## Texto de origem

Rio - Quem passa pela Rua Santa Luzia no Parque Maré, no complexo de mesmo nome, não tem como não ver as marcas de tiros por todos os lados. Fachadas, janelas, portas, aparelhos de ar-condicionado, tudo virou alvo. Nem o Cristo pintado em um muro se salvou das balas. Após dois dias de operações policiais e confrontos que deixaram um morto e três feridos, O DIA percorreu nesta quinta-feira as vielas para ouvir os moradores. Quase todos que quiseram contar suas histórias pediram anonimato. O medo toma conta das pessoas em meio ao cenário de guerra.
“Ele estava com um tiro de fuzil nas costas e o rosto deformado. Tenho certeza que meu filho nunca roubou e nunca trouxe droga ou arma para casa, mas eu fiz tudo para controlá-lo. Mudei de escola várias vezes, procurei o Conselho Tutelar. Agora já está morto, não posso fazer mais nada”, lamentou Vera Lúcia Ferreira de Souza, mãe de Felipe Ferreira de Souza, 16 anos, a vítima fatal da guerra que parece não ter fim nem vencedores.
A morte do adolescente aconteceu às 6h de quarta-feira, em frente à imagem da santa protetora dos olhos. Na mesma operação, dois jovens de 17 anos foram feridos a tiros. Na terça-feira, Roberta Cristina Ramos da Silva, 24, foi baleada na boca quando ia buscar a filha na escola. Ela teve a língua decepada e está internada no Hospital Federal de Bonsucesso.

## Enunciado da tarefa
Segundo o texto de origem, em que hospital está internada Roberta Cristina Ramos da Silva?

## Dados brutos

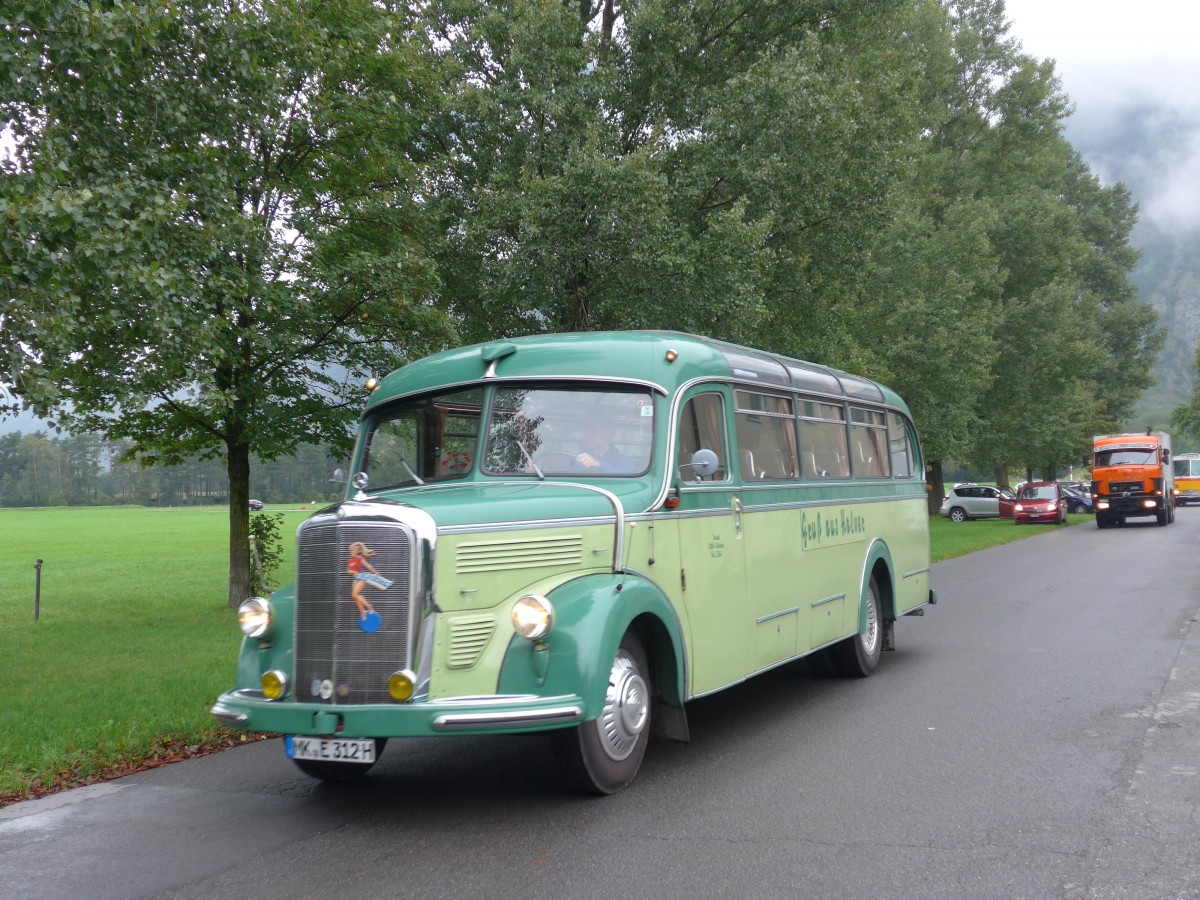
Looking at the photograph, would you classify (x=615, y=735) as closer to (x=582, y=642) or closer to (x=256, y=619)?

--

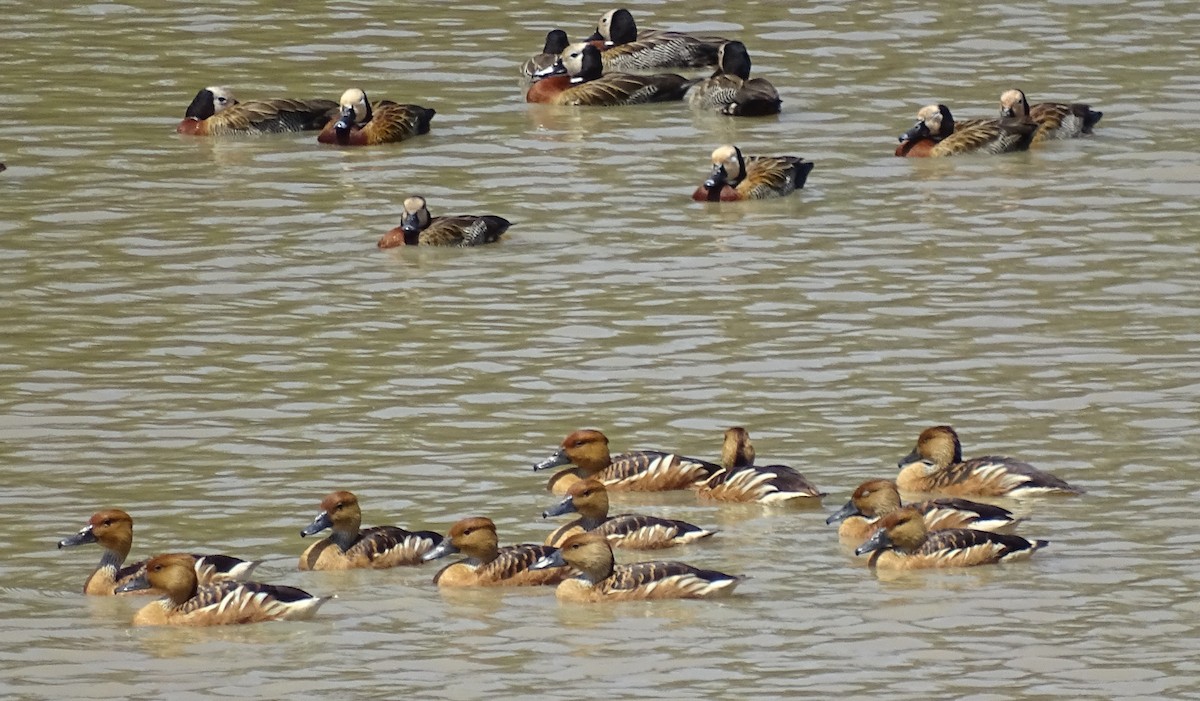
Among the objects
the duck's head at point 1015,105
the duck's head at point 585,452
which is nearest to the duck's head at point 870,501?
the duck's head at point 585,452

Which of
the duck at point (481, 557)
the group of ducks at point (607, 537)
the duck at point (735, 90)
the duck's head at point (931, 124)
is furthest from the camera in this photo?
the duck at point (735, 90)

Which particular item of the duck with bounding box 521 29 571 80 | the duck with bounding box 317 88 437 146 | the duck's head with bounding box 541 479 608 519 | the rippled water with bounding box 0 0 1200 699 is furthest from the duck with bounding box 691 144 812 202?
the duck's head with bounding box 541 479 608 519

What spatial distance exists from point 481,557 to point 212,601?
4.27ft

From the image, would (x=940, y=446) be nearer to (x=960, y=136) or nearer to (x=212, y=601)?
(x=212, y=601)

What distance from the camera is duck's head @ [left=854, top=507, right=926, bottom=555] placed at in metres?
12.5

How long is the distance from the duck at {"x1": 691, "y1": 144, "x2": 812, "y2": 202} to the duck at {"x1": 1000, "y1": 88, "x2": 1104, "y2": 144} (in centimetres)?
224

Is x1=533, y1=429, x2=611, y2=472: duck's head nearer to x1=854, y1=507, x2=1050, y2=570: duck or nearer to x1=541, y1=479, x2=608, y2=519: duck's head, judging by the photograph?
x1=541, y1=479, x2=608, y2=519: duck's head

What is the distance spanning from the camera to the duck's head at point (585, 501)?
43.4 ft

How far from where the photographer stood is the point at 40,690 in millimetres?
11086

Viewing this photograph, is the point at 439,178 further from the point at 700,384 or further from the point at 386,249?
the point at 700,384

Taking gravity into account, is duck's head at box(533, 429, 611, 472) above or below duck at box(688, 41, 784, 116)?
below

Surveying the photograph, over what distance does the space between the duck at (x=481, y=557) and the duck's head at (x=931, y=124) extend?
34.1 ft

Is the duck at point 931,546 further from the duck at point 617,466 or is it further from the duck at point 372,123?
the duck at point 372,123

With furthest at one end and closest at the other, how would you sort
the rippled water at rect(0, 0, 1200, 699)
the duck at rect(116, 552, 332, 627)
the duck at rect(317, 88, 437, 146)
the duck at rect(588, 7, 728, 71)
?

## Resposta do exercício
No Hospital Federal de Bonsucesso.